Devant le Juge des libertés et de la détention, saisi d'une demande de prolongation de la rétention administrative, l'intéressé a déposé un mémoire posant la question prioritaire de constitutionalité suivante :

« L'article 78-2 al. 4 du CPP porte-t-il atteinte aux droits et libertés garantis par la Constitution [...] ? », « en ce que cette disposition autorise les contrôles d'identité à l'intérieur d'une zone de 20 km à partir des frontières françaises quoique intérieures à l'espace Schengen et ce nonobstant les dispositions du traité de Lisbonne ? » (http://www.courdecassation.fr)

Il soutenait que l'article 78-2, alinéa 4 du Code de procédure pénale, portait atteinte aux droits et libertés garantis par la Constitution, notamment l'article 88-1, aux termes duquel « La République participe à l'Union européenne constituée d'Etat qui ont choisi librement d'exercer en commun certaines de leurs compétences en vertu du Traité sur l'Union européenne et du Traité sur le fonctionnement de l'Union européenne, tels qu'ils résultent du Traité signé à Lisbonne le 13 décembre 2007 ».

Données de détection d'objets
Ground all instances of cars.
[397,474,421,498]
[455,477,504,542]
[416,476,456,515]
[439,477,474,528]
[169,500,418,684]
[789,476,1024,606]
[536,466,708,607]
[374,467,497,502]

▸ Exercices à réaliser:
a - Dans le texte sur la question prioritaire de constitutionnalité, reformulez plus brièvement le paragraphe commençant par « Il soutenait que l'article 78-2 » en conservant ses informations essentielles.
b - Prolongez le texte sur la question prioritaire de constitutionnalité à partir de sa dernière phrase.
Les entrées ci-dessus n'interviennent en rien dans le travail demandé.

▸ Réponses par exercice:
a - Il soutenait que l'article 78-2, alinéa 4, du Code de procédure pénale méconnaissait les droits et libertés garantis par la Constitution, en particulier l'article 88-1. Selon cet article, la République participe à l'Union européenne, formée d'États ayant librement choisi d'exercer en commun certaines compétences en vertu du Traité sur l'Union européenne et du Traité sur le fonctionnement de l'Union européenne, tels qu'issus du Traité de Lisbonne du 13 décembre 2007.

b -
Il ajoutait que les engagements résultant du Traité de Lisbonne, incluant celui de la libre circulation des personnes prévu par son article 67, ont une valeur constitutionnelle au regard de l'article 88-1 précité et que partant l'article 78-2, alinéa 4 du Code de procédure pénale qui autorise des contrôles aux frontières de la France avec les autres Etats membres est contraire au principe de libre circulation des personnes posé par l'article 67 du Traité de Lisbonne, qui prévoit que l'Union assure l'absence de contrôles des personnes aux frontières intérieures.

La Cour de cassation, saisie de cette QPC, a considéré, dans un arrêt en date du 16 avril 2010, que « les juges du fond ne peuvent pas statuer sur la conventionalité d'une disposition légale avant de transmettre la question de constitutionnalité » au regard des dispositions de la loi organique du 10 décembre 2009, relative à l'application de l'article 61-1 de la Constitution relatif à la question de constitutionnalité et qu'ainsi « les juridictions du fond se voient privées par l'effet de la loi organique du 10 décembre 2009 de la possibilité de poser une question préjudicielle à la Cour de justice de l'Union européenne avant de transmettre la question de constitutionnalité ».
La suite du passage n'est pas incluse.